Having this write-up, to say nothing of an online copy of Massalin's dissertation, would have
saved me much time back when I was doing my own dissertation. ;-) Good to see both now
available!!!
One of the key strengths of Massalin's work is the focus on determining what techniques work
well in given situations, and then matching up techniques with the corresponding situations.
"Use the right tool for the job!"
Although lock-free techniques can be quite valuable for situations requiring real-time
response, as can other non-blocking-synchronization (NBS) techniques, these techniques are not
a panacea. NBS algorithms rely heavily on hardware arbitration, which is usually unaware of
process priorities. This can result in priority-inversion-like effects when the hardware
gives the contended cache line to the low-priority process.
Posted Mar 20, 2008 19:24 UTC (Thu) by olecom (guest, #42886)
[Link]
> NBS algorithms rely heavily on hardware arbitration, which is usually
> unaware of process priorities.
There are no priorities and scheduler is I/O rate-based, PLL-managed.
On pdf.page 139 (123) find some ideas for hardware and open yor eyes
(pdf.page 142 (126).
> This can result in priority-inversion-like effects when the hardware
> gives the contended cache line to the low-priority process.
Oh, read whole dissertation, please.
_____
Great writeup!
Posted Apr 3, 2008 19:50 UTC (Thu) by PaulMcKenney (subscriber, #9624)
[Link]
Let's see, page 139:123...
Fully coherent instruction caches do exist on some systems. Replicated registers for fast
interrupt handling were present in some 8080-based CPUs back in the late 70s and early 80s,
but have fallen out of favor, though one might get the same effect on modern multithreaded
hardware by reserving one thread to process interrupts on behalf of the other, but not sure
that this would be worthwhile. Double-compare-and-swap is indeed useful, but doesn't exist on
the systems I have access to, despite its appearing in the 68K line quite some time ago.
Large caches, large cacheline sizes, and very high memory bandwidths have reduced the urgency
of partial-register saving, and again, in some cases you could assign processes to hardware
threads -- but perhaps this will become more compelling in the future. Some CPUs have vector
operations that do some of the multi-byte operations (e.g., SSE, 3DNow, Altivec, ...), and
perhaps compilers will become more aggressive about implementing them.

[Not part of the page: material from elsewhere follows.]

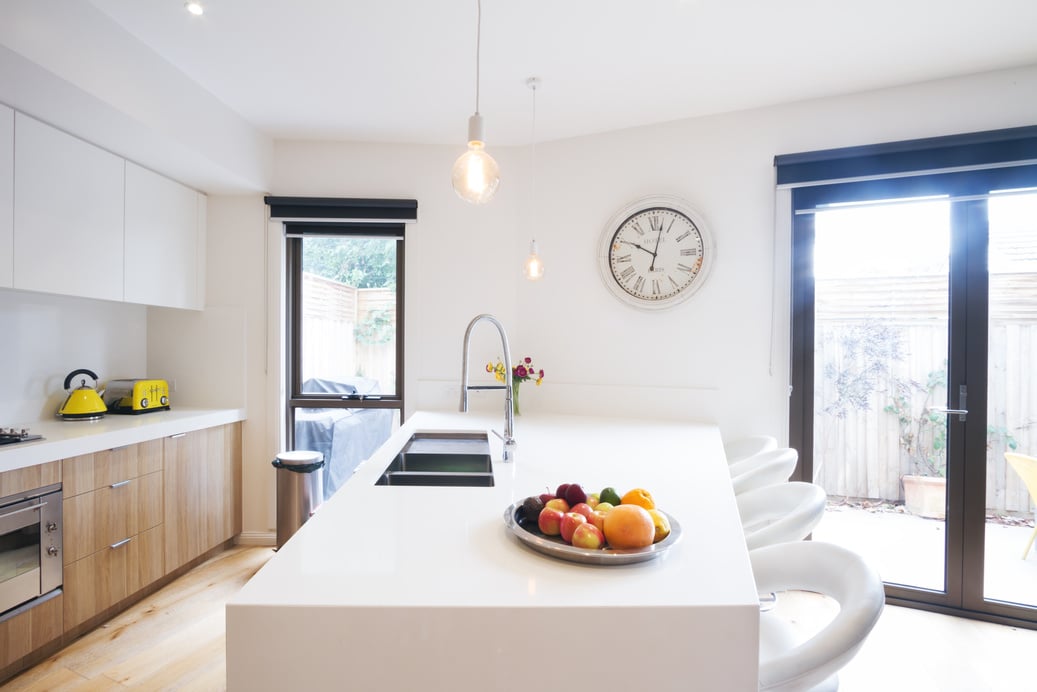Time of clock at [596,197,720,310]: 10:02
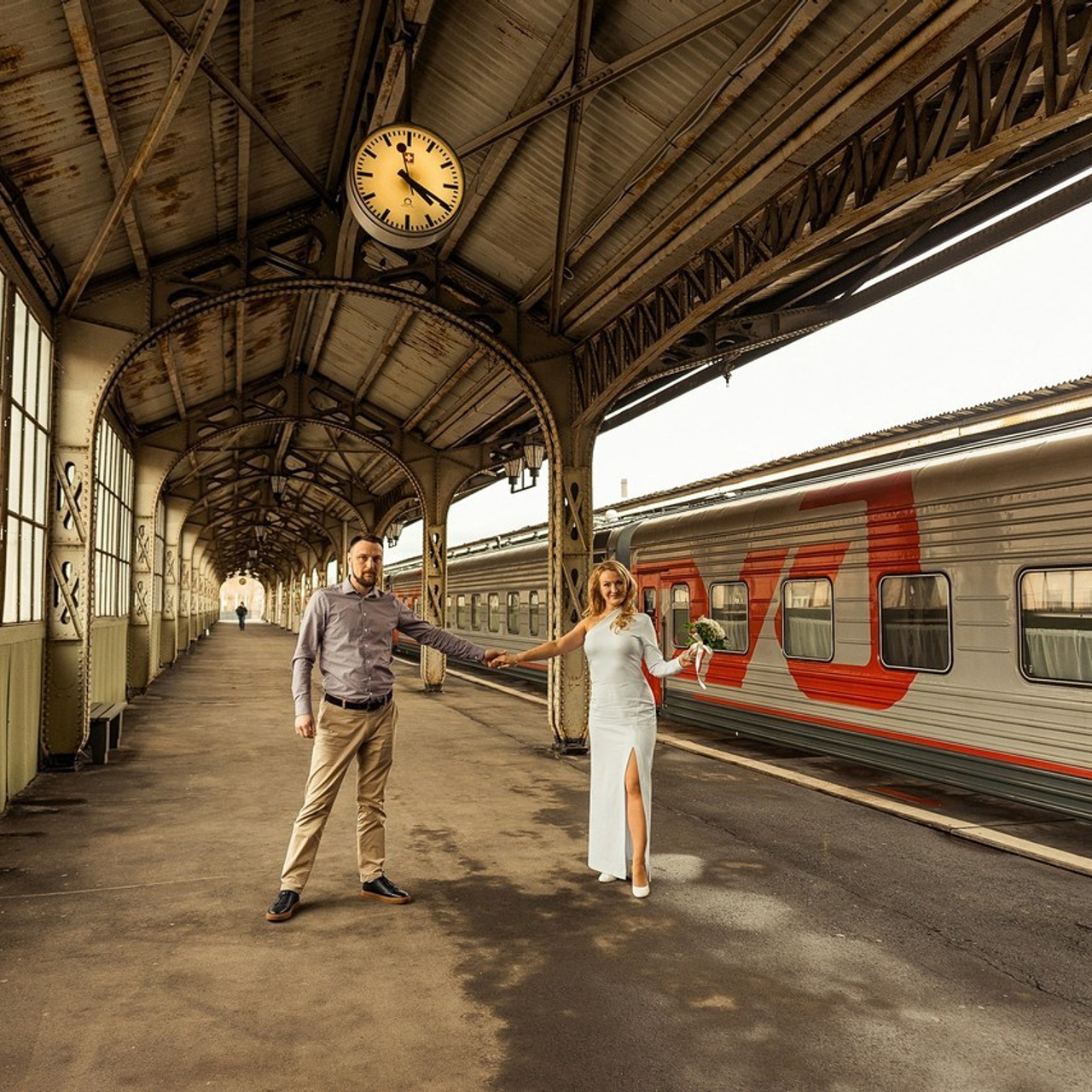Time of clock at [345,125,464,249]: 4:19
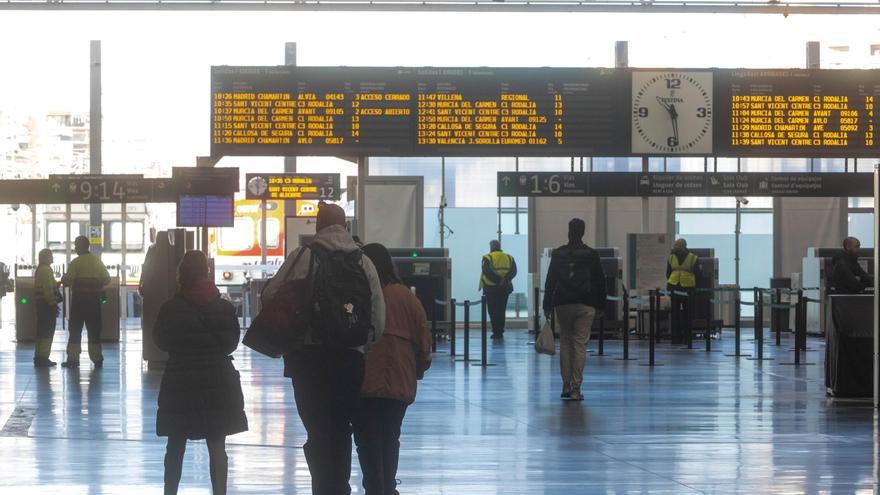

Some of the fancier
bitwise operations are indeed useful in some contexts, so who knows.
But I do apologize for my extreme bigotry in favor of hardware features that I can use today
across a wide variety of CPU types. ;-)
The operating systems I work with -do- have priorities, so I don't get to ignore them.
Perhaps more sophisticated scheduling policies will come into vogue. There are certainly
people working on this. In any case, stock Linux running on commodity microprocessors does
context switches orders of magnitude faster than the one-millisecond figure called out on page
142:126 -- old-style Moore's law at work.
Hardware cache-coherence protocols coupled with high software memory contention really can
result in priority-inversion-like effects. I have seen this, logic analyzer and everything.
Would you care to outline your objections in more detail?